Exercise prompt:
Update the hysteresis piece by rewriting everything from "Once a system" down to "the tipping point.", with "human brains" in place of "neural networks".

----- Excerpt

Hysteresis is the name of a phenomenon in electrical systems in which the state of a system depends on the history of how it arrived at its current state. Hysteresis is most commonly observed in magnetism (and hence in AC transformer circuits), but it can arise in many other contexts, both in electrical circuits and in any system which can be said to have memory.

The word, hysteresis, comes from a Greek root that variously means deficiency, shortcoming, or falling behind. The etymology of hysteresis is not related to the similar sounding word, hysteria, which comes from the Latin word for womb (or uterus).

One of the most interesting explanations of hysteresis comes from a model of the Bose-Einstein Condensate, in which a tiny perturbation in some arbitrary direction seeds a macroscopic departure in that direction. Imagine something delicately balanced on the razor's edge. Then the tiniest perturbation in one direction or another will determine which way the balanced object falls.

Once a system subject to hysteresis has arrived at a given state, it can take a substantial amount of energy to bring it to a different state.

There is a related model of how hysteresis works in neural networks to form persistent memories and beliefs that, once formed, become immune to revision, even when the evidence for revising a belief is considerably stronger than the original evidence for forming a belief in the first place. When that happens, a paradigm shift cannot take place until the evidence for revising a memorized state exceeds some fairly large threshold called the tipping point.

Oddly enough, when the tipping point is reached and a sudden paradigm shift occurs, the phenomenon is reminiscent of hysteria, which Freud and others of his age imagined to be a sudden disturbance of the womb.

Isn't that hysterical?

8 Comments:

Blogger Abd ulRahman Lomax said...

Good luck with your hysteresis. Will it require emesis?

Was it something you ate?

3:18 PM  
Blogger Moulton said...

I don't eat all the baloney some people try to feed me, and you shouldn't either.

4:29 PM  
Blogger Abd ulRahman Lomax said...

----------
----- Material supplied

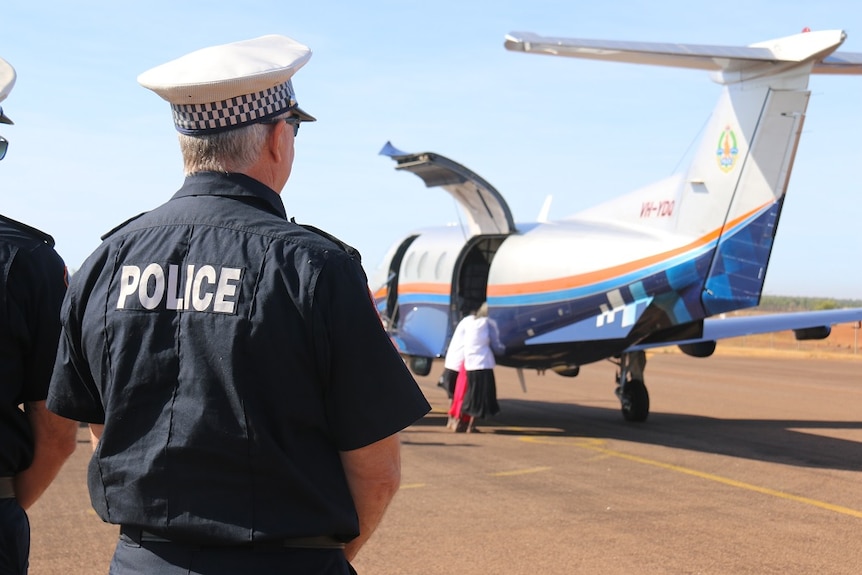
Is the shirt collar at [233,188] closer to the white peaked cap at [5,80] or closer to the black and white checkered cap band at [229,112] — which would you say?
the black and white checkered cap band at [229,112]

----------
----- Material supplied

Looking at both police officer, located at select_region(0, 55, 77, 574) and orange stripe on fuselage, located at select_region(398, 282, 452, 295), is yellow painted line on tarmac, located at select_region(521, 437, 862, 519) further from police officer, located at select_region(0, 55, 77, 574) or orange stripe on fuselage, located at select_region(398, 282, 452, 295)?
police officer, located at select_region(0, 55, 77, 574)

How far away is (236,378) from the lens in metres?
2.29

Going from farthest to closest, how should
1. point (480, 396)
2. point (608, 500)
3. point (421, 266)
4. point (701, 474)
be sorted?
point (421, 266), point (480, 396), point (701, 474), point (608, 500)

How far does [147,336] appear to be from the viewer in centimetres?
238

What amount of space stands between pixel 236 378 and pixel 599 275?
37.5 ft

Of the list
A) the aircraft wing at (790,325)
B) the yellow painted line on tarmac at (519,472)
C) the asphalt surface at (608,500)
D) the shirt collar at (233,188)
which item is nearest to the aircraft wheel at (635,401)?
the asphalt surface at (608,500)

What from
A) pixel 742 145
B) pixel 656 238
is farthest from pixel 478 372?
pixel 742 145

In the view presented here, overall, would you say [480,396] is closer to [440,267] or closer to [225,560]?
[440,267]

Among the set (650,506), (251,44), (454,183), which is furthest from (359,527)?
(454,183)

----------

Answer to the problem:
Once a system subject to hysteresis has arrived at a given state, it can take a substantial amount of energy to bring it to a different state.

There is a related model of how hysteresis works in human brains to form persistent memories and beliefs that, once formed, become immune to revision, even when the evidence for revising a belief is considerably stronger than the original evidence for forming a belief in the first place. When that happens, a paradigm shift cannot take place until the evidence for revising a memorized state exceeds some fairly large threshold called the tipping point.